• **Problem to work on**:
Please convert the lines from the one containing "Which of [x1=104, y1=637, x2=184, y2=688]: broad" through the end of the rows into a Markdown table with the columns No. and Text, one numbered table row per line. Skip blank lines and leave the pictures out.

• **Data supplied**:

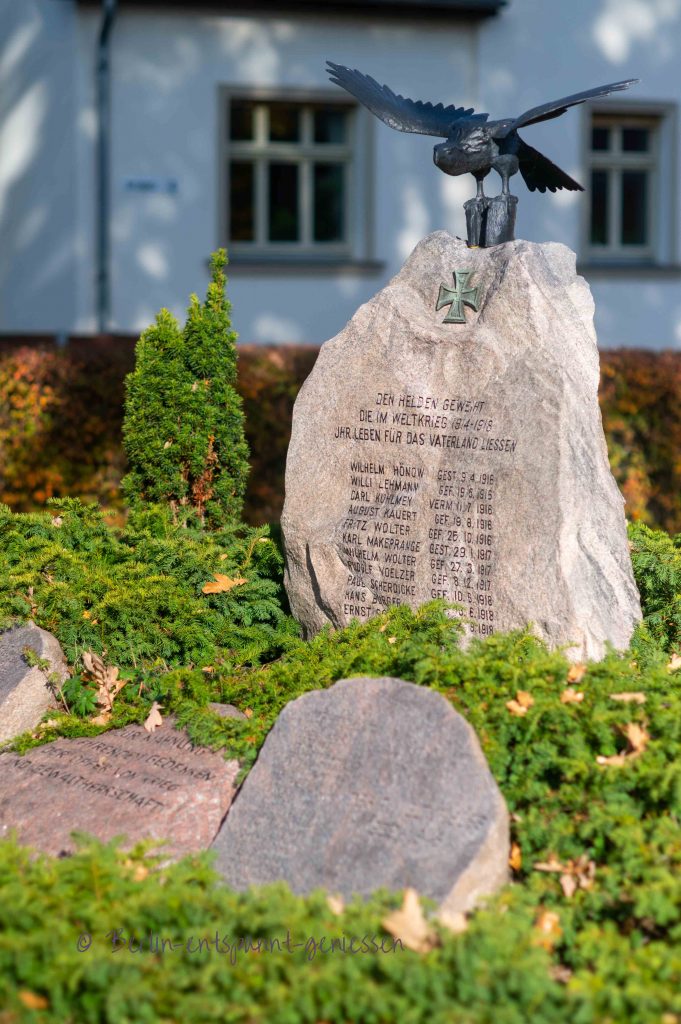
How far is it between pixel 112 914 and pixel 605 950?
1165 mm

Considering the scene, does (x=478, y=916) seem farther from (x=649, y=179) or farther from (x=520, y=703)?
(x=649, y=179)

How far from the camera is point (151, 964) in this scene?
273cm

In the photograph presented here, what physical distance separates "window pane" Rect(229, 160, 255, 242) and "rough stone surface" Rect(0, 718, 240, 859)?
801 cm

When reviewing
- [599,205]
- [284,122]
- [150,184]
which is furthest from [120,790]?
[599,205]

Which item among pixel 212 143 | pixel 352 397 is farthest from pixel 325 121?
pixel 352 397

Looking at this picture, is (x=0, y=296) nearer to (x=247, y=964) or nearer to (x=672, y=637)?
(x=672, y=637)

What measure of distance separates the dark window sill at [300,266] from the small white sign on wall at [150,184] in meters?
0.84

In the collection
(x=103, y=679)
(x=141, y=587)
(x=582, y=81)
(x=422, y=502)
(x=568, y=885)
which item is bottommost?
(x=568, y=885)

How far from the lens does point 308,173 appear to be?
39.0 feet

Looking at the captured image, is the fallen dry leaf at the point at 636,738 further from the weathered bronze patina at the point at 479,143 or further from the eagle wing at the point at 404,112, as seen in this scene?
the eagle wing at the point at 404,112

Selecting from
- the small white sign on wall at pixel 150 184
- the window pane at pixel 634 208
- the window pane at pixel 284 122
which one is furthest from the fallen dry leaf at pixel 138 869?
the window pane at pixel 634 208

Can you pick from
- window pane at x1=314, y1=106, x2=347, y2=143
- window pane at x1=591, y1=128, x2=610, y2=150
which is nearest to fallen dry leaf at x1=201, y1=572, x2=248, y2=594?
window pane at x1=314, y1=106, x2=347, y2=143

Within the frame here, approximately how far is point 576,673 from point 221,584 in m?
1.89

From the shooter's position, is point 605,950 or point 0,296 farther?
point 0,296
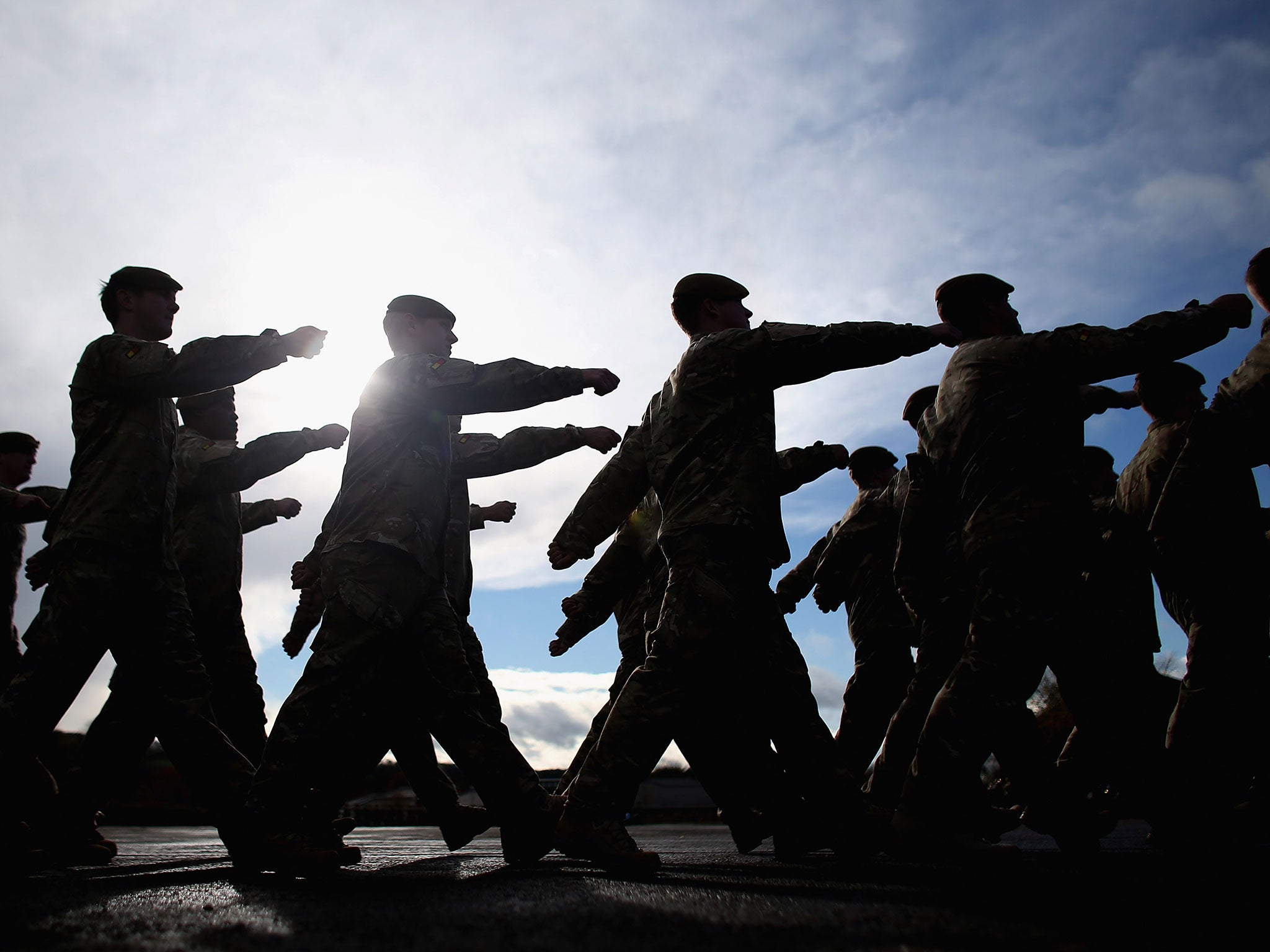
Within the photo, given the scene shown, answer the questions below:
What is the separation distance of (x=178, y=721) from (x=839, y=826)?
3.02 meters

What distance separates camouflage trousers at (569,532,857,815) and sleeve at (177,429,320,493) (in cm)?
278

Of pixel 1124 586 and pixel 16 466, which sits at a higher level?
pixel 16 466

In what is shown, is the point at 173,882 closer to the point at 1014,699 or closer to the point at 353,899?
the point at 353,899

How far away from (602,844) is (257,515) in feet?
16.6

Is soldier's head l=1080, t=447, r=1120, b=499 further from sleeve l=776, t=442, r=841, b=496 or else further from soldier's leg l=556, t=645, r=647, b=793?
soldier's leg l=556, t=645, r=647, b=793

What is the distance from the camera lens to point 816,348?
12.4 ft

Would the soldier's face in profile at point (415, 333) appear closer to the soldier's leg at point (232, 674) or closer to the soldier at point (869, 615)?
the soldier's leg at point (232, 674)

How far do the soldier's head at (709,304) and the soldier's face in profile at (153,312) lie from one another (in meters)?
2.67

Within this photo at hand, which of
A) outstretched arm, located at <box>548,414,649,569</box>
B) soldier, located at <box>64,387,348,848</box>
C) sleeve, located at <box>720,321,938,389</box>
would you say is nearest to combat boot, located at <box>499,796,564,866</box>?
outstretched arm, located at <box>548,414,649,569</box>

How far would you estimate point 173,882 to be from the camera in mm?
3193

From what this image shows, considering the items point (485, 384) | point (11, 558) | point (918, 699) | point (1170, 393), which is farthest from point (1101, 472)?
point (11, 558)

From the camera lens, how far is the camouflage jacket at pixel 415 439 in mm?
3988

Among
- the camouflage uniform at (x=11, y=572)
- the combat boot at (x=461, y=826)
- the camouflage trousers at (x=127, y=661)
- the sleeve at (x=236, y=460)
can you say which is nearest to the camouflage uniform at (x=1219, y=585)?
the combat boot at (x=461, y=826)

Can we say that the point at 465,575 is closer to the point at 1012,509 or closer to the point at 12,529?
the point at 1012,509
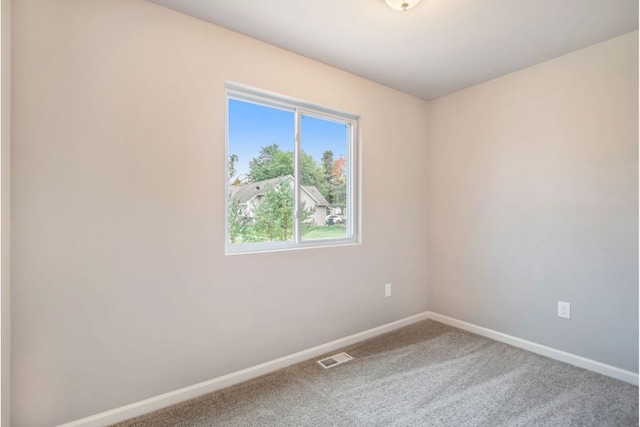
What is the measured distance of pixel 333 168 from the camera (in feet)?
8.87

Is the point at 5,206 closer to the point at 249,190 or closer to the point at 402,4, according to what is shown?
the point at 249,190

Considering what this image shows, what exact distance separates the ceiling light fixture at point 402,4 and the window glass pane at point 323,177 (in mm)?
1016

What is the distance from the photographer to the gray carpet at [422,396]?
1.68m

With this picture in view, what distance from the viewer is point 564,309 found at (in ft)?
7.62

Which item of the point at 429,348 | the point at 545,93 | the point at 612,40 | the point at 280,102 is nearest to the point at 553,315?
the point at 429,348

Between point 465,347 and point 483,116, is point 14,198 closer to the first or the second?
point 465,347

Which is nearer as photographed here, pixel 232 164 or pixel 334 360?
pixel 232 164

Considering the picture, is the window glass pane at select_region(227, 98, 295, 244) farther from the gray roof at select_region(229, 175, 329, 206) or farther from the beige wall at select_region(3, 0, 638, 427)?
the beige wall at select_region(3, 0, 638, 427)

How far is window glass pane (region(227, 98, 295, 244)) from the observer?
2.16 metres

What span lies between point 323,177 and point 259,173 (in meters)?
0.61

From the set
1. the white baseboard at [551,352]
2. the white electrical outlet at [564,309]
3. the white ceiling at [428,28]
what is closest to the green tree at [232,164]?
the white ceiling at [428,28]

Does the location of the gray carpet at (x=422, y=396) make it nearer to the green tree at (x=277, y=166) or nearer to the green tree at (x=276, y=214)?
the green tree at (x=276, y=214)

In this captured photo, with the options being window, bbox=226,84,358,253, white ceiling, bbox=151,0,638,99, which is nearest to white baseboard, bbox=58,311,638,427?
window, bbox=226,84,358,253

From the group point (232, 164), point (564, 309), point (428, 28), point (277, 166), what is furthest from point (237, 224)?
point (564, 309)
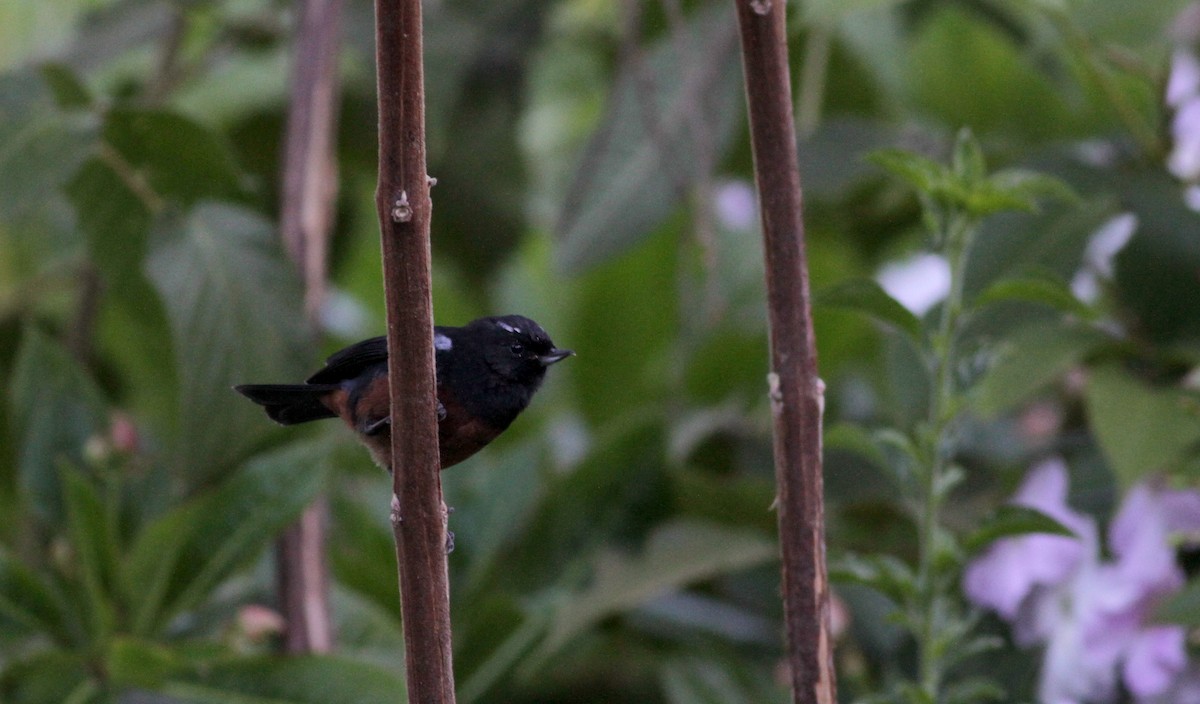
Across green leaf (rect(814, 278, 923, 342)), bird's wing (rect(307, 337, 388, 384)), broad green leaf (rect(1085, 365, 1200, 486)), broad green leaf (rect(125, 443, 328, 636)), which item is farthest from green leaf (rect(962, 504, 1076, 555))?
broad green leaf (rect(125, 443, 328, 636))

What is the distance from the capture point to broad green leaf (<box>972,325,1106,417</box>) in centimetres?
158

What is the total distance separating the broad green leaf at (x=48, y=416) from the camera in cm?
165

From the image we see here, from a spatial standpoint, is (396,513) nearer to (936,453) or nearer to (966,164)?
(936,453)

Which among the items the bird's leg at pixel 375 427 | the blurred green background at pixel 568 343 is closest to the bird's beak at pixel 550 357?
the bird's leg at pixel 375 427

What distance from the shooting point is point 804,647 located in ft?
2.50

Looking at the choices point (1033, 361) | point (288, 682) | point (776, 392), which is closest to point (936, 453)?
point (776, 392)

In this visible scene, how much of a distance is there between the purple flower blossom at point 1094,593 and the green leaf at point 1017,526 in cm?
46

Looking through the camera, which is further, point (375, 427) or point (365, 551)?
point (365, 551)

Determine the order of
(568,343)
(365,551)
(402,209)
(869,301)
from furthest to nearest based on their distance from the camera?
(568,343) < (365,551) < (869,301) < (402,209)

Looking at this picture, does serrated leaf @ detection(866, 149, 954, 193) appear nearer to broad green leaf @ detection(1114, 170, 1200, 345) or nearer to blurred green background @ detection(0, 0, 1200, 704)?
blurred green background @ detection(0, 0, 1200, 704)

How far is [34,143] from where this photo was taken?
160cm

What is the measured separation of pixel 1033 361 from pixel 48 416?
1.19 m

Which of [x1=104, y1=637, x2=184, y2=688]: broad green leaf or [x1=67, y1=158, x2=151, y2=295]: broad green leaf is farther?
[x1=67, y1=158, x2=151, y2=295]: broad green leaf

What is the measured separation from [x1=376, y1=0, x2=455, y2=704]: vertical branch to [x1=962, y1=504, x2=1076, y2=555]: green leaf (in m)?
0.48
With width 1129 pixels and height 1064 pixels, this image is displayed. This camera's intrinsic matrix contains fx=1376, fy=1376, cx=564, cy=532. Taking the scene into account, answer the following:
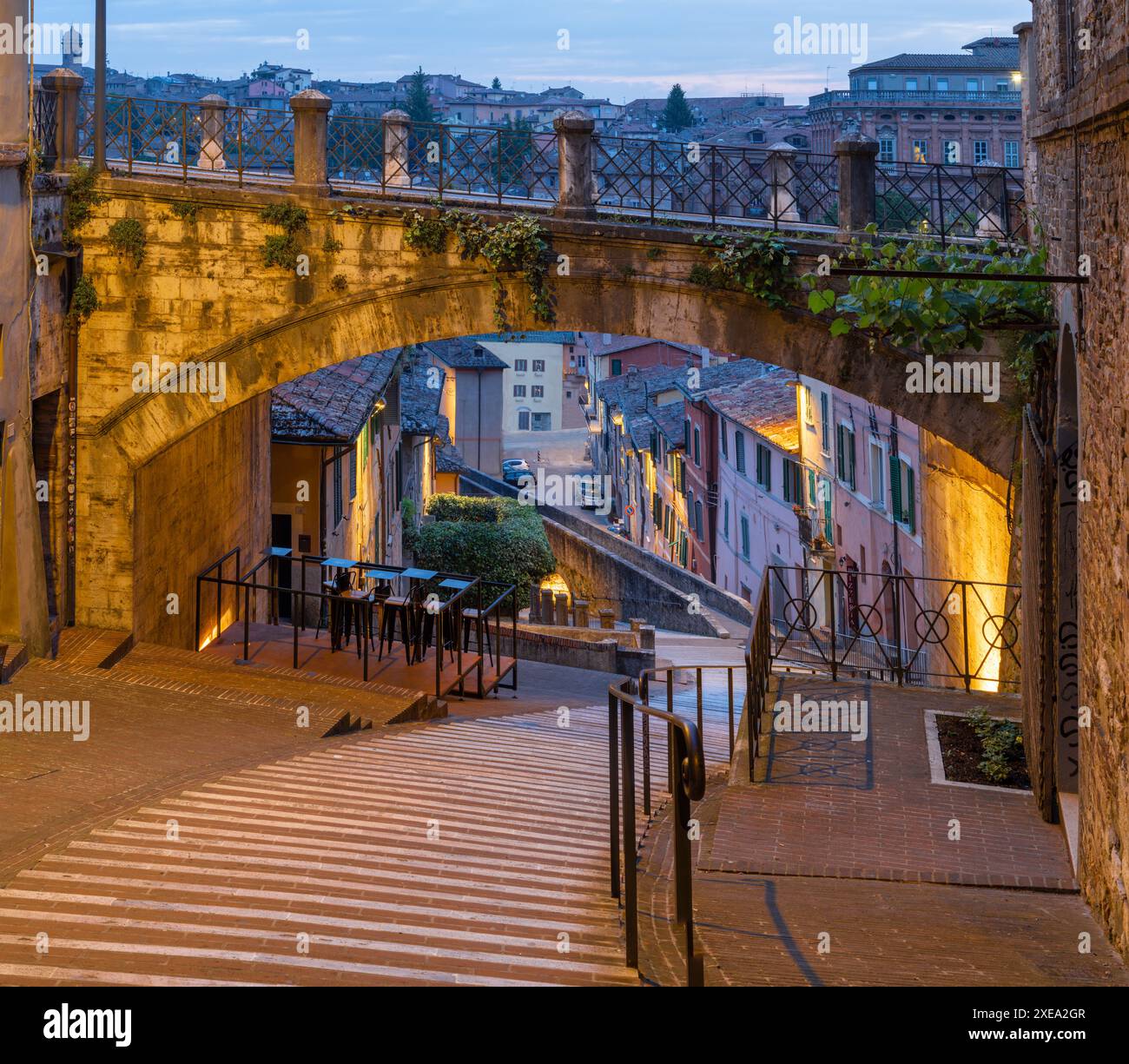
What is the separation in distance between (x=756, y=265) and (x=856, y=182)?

• **Response for this exercise**:
| No. | Text |
|---|---|
| 1 | Which of [x1=104, y1=637, x2=184, y2=688]: broad green leaf or [x1=67, y1=158, x2=151, y2=295]: broad green leaf is farther? |
| 2 | [x1=67, y1=158, x2=151, y2=295]: broad green leaf |
| 3 | What is the measured separation from [x1=376, y1=0, x2=455, y2=704]: vertical branch to [x1=962, y1=504, x2=1076, y2=555]: green leaf (in m)? |
| 4 | 0.48 |
| 5 | With width 1129 pixels and height 1064 pixels, this image is displayed. This camera's intrinsic matrix contains fx=1376, fy=1376, cx=564, cy=532. Taking the scene into account, answer the following: |
| 6 | What is the separation in distance between (x=756, y=265) and (x=856, y=182)? |